**Aim:** Rewrite the listing below with "tractor driver" switched to "farm worker" wherever it occurs and everything else left unchanged. Leave the pictures out of your answer.

**Material shown:**
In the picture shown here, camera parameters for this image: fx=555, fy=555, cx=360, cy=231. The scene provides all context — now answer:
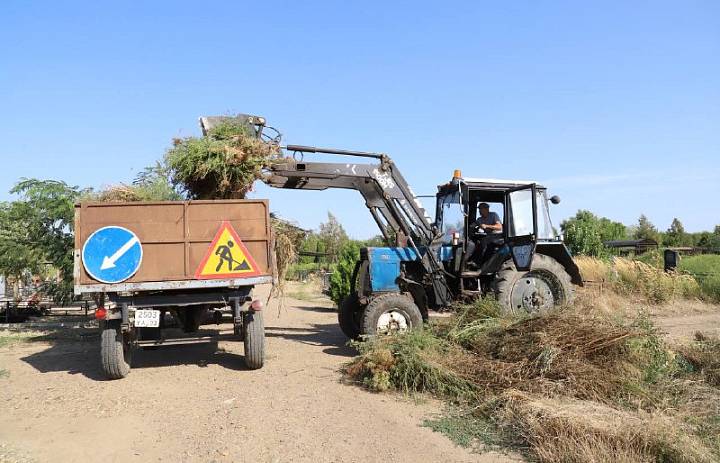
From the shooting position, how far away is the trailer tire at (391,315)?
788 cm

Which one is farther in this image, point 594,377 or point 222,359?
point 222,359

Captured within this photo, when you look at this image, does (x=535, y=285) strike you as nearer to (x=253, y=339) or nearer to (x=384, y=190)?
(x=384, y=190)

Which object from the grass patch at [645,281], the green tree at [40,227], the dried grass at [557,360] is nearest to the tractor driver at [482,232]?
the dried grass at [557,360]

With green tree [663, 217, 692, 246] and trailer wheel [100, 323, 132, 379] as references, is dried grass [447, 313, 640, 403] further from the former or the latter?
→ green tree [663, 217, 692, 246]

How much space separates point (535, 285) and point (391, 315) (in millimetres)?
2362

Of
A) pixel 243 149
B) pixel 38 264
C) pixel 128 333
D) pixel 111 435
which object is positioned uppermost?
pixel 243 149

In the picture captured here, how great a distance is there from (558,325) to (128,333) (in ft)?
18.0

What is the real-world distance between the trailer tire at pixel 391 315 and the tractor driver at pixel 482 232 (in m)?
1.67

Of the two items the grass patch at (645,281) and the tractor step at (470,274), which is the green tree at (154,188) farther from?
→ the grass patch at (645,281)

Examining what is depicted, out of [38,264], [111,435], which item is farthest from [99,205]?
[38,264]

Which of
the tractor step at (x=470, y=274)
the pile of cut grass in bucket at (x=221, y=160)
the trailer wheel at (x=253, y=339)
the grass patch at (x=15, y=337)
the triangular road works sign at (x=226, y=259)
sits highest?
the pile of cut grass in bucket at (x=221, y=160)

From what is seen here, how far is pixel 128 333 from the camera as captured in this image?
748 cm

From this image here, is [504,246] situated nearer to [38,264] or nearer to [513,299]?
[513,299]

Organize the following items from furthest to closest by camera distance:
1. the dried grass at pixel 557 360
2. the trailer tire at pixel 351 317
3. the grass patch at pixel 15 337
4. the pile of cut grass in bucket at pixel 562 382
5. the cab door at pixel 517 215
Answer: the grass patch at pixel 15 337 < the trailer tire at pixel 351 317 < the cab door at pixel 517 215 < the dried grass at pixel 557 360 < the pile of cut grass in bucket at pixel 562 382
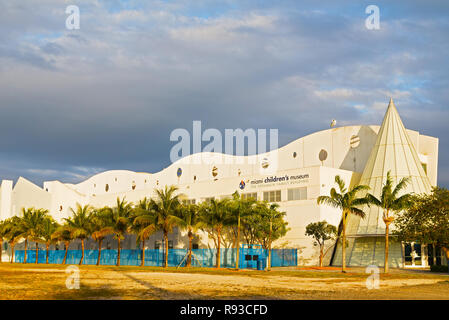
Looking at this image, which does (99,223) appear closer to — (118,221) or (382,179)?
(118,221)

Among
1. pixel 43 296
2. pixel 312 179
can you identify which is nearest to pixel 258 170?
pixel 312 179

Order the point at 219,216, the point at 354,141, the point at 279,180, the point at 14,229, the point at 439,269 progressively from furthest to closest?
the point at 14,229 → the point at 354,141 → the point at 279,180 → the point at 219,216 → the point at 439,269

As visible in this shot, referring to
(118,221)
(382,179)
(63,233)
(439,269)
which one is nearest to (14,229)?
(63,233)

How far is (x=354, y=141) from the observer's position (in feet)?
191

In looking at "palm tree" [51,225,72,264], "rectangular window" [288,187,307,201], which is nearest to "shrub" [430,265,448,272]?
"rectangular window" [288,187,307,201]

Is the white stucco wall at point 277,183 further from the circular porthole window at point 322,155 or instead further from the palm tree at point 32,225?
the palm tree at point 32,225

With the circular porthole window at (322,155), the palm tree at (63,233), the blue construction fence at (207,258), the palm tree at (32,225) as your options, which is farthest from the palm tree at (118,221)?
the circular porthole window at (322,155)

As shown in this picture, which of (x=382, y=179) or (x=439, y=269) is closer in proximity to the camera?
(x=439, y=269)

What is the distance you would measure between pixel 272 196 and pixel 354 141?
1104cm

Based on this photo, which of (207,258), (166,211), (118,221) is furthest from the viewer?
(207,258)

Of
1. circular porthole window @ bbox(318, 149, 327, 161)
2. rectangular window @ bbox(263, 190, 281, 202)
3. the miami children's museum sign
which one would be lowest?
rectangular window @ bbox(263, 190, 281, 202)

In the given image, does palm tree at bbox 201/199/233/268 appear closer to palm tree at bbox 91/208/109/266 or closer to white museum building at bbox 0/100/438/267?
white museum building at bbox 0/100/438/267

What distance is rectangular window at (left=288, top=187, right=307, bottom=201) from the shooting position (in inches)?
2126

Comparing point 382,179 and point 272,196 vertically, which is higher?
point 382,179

**Task result:**
In the picture shown here, camera parameters for this image: fx=555, fy=555, cx=360, cy=231. The scene provides all context — now answer:
From the shooting position, how far away is the trailer tire at (391,315)?
788 cm

Which one is farther in this image, point 594,377 or point 222,359?
point 222,359

Captured within this photo, when you look at this image, does (x=535, y=285) strike you as nearer to (x=253, y=339) or nearer to (x=384, y=190)?
(x=384, y=190)

Which object from the grass patch at [645,281], the green tree at [40,227], the dried grass at [557,360] is nearest to the farm worker at [482,232]?
the dried grass at [557,360]

With green tree [663, 217, 692, 246] and trailer wheel [100, 323, 132, 379] as references, is dried grass [447, 313, 640, 403] further from the former or the latter?
→ green tree [663, 217, 692, 246]

How much space separates point (535, 285) and point (391, 315) (in millimetres)?
2362

Of
A) pixel 243 149
B) pixel 38 264
C) pixel 128 333
D) pixel 111 435
which object is positioned uppermost?
pixel 243 149

In the picture captured here, how great a distance is there from (558,325) to (128,333) (in ft)?
18.0

What is the real-world distance between the trailer tire at pixel 391 315 and the farm worker at pixel 482 232 (in m)?
1.67

Of the two items the grass patch at (645,281) and the tractor step at (470,274), which is the green tree at (154,188) farther from?
→ the grass patch at (645,281)

Examining what is depicted, out of [38,264], [111,435], which item is farthest from [99,205]?
[38,264]

Which of
the tractor step at (x=470, y=274)
the pile of cut grass in bucket at (x=221, y=160)
the trailer wheel at (x=253, y=339)
the grass patch at (x=15, y=337)
the triangular road works sign at (x=226, y=259)
sits highest?
the pile of cut grass in bucket at (x=221, y=160)

From what is seen here, how far is pixel 128 333 from the camera as captured in this image?
748 cm

From this image here, is [504,246] situated nearer to [38,264] or nearer to [513,299]?
[513,299]

Organize the following items from furthest to closest by camera distance:
1. the dried grass at pixel 557 360
2. the trailer tire at pixel 351 317
3. the grass patch at pixel 15 337
4. the pile of cut grass in bucket at pixel 562 382
5. the cab door at pixel 517 215
Answer: the grass patch at pixel 15 337 < the trailer tire at pixel 351 317 < the cab door at pixel 517 215 < the dried grass at pixel 557 360 < the pile of cut grass in bucket at pixel 562 382
Looking at this image, which does (99,223) appear closer to — (118,221) or (382,179)?
(118,221)

Among
1. pixel 43 296
2. pixel 312 179
can you identify which is nearest to pixel 258 170?
pixel 312 179

Order the point at 219,216, the point at 354,141, the point at 279,180, the point at 14,229, the point at 439,269 progressively from furthest to closest?
the point at 14,229 → the point at 354,141 → the point at 279,180 → the point at 219,216 → the point at 439,269

As visible in this shot, referring to
(118,221)
(382,179)
(63,233)
(439,269)
which one is nearest to (14,229)?
(63,233)

How far is (x=354, y=141) from the observer's position (in feet)?
191

In looking at "palm tree" [51,225,72,264], "rectangular window" [288,187,307,201], which is nearest to "shrub" [430,265,448,272]?
"rectangular window" [288,187,307,201]

Is the white stucco wall at point 277,183 further from the circular porthole window at point 322,155 or instead further from the palm tree at point 32,225?
the palm tree at point 32,225

With the circular porthole window at (322,155), the palm tree at (63,233), the blue construction fence at (207,258), the palm tree at (32,225) as your options, which is farthest from the palm tree at (118,221)?
the circular porthole window at (322,155)

As shown in this picture, which of (x=382, y=179) or (x=439, y=269) is closer in proximity to the camera?
(x=439, y=269)

What is the distance you would measure between pixel 272 196 and pixel 354 141?
1104cm

Based on this photo, which of (207,258), (166,211), (118,221) is furthest from the viewer?
(207,258)

Of
1. circular porthole window @ bbox(318, 149, 327, 161)
2. rectangular window @ bbox(263, 190, 281, 202)
3. the miami children's museum sign
which one would be lowest?
rectangular window @ bbox(263, 190, 281, 202)

In the given image, does palm tree at bbox 201/199/233/268 appear closer to palm tree at bbox 91/208/109/266 or closer to white museum building at bbox 0/100/438/267?
white museum building at bbox 0/100/438/267

What distance is rectangular window at (left=288, top=187, right=307, bottom=201) from the shooting position (in inches)?
2126

Comparing point 382,179 and point 272,196 vertically, which is higher?
point 382,179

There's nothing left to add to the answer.